Two prison inmates convicted of murder in separate San Mateo County cases — one for his wife’s death and the other for hire — were found suitable for parole this week at Solano State Prison but whether they will actually be released now falls into the governor’s hands.
The parole board has twice before decided one of the men, Hector Diaz, should be paroled but Gov. Arnold Schwarzenegger rejected the recommendation. The other, William Tabb, was previously denied parole several times.
The disconnect between the parole board’s recommendations and the governor’s final approval is not new and in fact has been the subject of court cases. The question now is what he will do with Diaz and Tabb.
Diaz, 49, has spent 25 years in prison for the first-degree murder of David Roberts, a potential witness in a $3 million computer chip theft trial who he was hired to kill in 1981. Larry Lowery, charged with grand theft for trafficking in stolen computer parts, hired an employee named Jeffrey Biggs and Diaz to kill Roberts. Biggs reportedly refused to participate in the actual stabbing but did help lure Roberts to his death. He and Diaz later returned to the scene to better conceal the body.
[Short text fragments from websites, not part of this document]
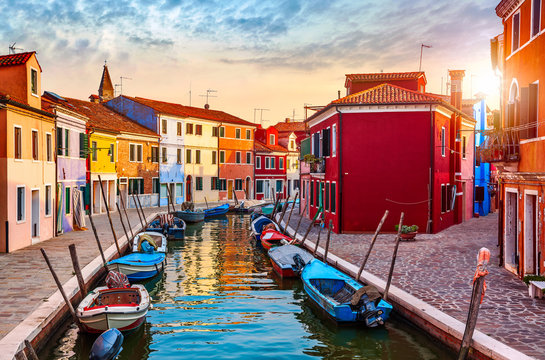 Burano island in Venice Italy picturesque sunset over canal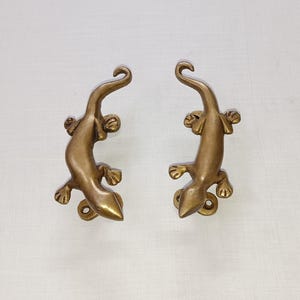 以下が含まれることがあります： ブロンズ色のトカゲ型の装飾ドアプル2つ。各トカゲは、丸まった尾、4つの詳細な足、テクスチャード加工された体を持っています。ドアプルは白い表面に取り付けられています。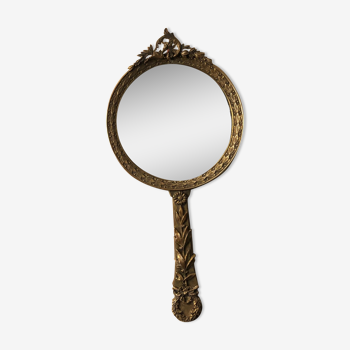 Hand mirror in gilded bronze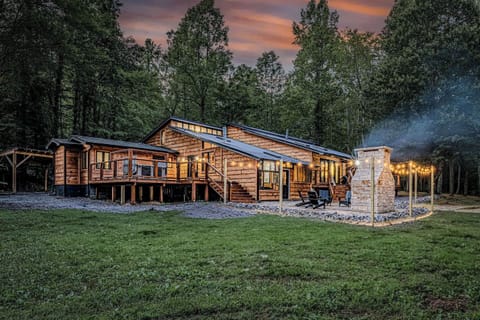 Your private mountain sanctuary comes alive at night with illuminated decks, a grand outdoor fireplace, and a spa-like hot tub designed for long, peaceful soaks under the stars.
At his trial, Diaz was represented by defense attorney Terence Hallinan who would later become the district attorney of San Francisco. In April 1985, Diaz pleaded no contest to first-degree murder and sentenced the following month to 25 years to life in prison.
In return for the plea, prosecutors also dropped a special allegation of murder for hire which could have sent Diaz to death row or made him ineligible for parole.
The San Mateo County District Attorney’s Office has steadfastly opposed Diaz’s release but he was found suitable at the last two hearings.
The office also opposed both this time although the parole board’s decisions were "not unreasonable,” said Chief Deputy District Attorney Steve Wagstaffe.
If the governor pushes through the decision this time, Diaz will have served his full sentence and be freed. The same goes for Tabb, 78, who is serving 16 years to life for fatally beating his wife with a hammer in 1980 and dumping her body on the coast. Diaz has always maintained his innocence but has been repeatedly denied parole since the late 1980s.
The body of Diaz’s wife was found wrapped in carpet that matched that from their home. Prosecutors claimed Diaz acted in a fit of jealousy. During trial, Diaz blamed his son for the murder.